It's definitely not of the same volume. If you apply your operation to the right tetrahedron you will get a right tetrahedron with smaller edges.
Although it's still possible that the volume is proportional to the volume of original. I haven't checked it.

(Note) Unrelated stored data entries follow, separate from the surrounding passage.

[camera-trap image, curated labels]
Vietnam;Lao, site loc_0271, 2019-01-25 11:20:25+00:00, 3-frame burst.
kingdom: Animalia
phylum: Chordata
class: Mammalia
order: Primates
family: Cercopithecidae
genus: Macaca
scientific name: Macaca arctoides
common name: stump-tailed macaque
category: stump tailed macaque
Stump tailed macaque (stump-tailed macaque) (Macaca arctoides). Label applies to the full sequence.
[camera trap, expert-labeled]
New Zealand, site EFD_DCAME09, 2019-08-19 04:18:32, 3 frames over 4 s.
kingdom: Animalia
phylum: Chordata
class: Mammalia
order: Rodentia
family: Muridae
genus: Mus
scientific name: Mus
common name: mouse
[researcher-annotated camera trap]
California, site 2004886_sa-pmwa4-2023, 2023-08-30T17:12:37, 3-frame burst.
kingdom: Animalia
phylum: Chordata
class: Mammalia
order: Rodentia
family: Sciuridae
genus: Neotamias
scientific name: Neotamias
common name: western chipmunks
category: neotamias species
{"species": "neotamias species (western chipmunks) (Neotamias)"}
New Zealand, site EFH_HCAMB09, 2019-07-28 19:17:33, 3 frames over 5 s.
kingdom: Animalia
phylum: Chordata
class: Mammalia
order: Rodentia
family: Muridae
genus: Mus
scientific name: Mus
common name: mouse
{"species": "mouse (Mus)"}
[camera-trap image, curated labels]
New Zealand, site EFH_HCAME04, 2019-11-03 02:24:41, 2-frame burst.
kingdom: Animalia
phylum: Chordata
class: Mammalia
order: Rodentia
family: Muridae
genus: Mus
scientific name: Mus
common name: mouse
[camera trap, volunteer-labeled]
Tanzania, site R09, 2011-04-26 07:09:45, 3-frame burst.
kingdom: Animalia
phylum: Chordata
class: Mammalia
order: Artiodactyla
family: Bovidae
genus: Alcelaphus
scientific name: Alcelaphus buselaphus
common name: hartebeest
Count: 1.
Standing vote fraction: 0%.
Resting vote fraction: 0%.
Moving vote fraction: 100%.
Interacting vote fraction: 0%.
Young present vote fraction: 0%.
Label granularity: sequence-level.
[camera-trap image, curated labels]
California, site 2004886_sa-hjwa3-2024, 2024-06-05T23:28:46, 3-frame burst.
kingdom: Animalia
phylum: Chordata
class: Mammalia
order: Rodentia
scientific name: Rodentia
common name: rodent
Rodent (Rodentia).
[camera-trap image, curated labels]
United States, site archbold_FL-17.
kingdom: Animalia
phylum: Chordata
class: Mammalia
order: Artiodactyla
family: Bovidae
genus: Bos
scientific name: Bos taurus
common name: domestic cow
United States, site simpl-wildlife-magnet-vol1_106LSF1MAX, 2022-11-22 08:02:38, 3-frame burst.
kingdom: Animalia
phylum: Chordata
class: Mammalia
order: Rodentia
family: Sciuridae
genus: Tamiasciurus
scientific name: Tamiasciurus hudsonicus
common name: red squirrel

If you want to check it you should use barycentric coordinates with respect to vertices of your tetrahedron. Let's call it $x_1 x_2 x_3 x_4$. Non-normalized coordinates of some point $p$ are the signed volumes of tetrahedrons $V(p,x_2,x_3,x_4), V(x_1,p,x_3,x_4), V(x_1,x_2, p,x_4), V(x_1,x_2,x_2,p)$. The sign of the first coordinate depends on which side of hyperplane spanned by $x_2,x_3,x_4$ point $p$ sits. And the same for other coordinates.
If $p$ is excenter then the distance from it to any hyperplane spanned by a face is the same since it's the radius of ex-sphere. So you have $|V(x_1,p,x_3,x_4)| = rS(x_1,x_3,x_4)|$, where $S$ is a usual non-signed area.
Putting this all together we get that that non-normalized barycentric coordinates of an excenter $I_1$ are $(-S(x_2,x_3,x_4): S(x_1,x_3,x_4): S(x_1,x_2,x_4): S(x_1,x_2,x_3)).$ And to get normalized you should divide each by the sum of coordinates so the new sum equals to $1$.
If you do it for a right tetrahedron you get $(-1/2, 1/2, 1/2, 1/2)$. I will not write the general case.
The centroid of $(x_2, x_3, x_4)$ has coordinates $(0, 1/3, 1/3, 1/3)$. So if we reflect $I_1$ with respect to it you get $(1/2, 1/6, 1/6, 1/6)$ lets call this point $I^*_1$. $I^*_1$ is closer to the center of the original tetrahedron than the vertices of the original polyhedron. So the right polyhedron with vertices $I^*_1, I^*_2, I^*_3, I^*_4$ will be smaller than the original one.
If you want to compute volume of $I^*_1, I^*_2, I^*_3, I^*_4$ in the general case than you just have to organize normalized coordinates of $I^*_1, I^*_2, I^*_3, I^*_4$ in a matrix, compute determinant and I think this will be $V(I^*_1, I^*_2, I^*_3, I^*_4)/V(x_1,x_2,x_3,x_4)$.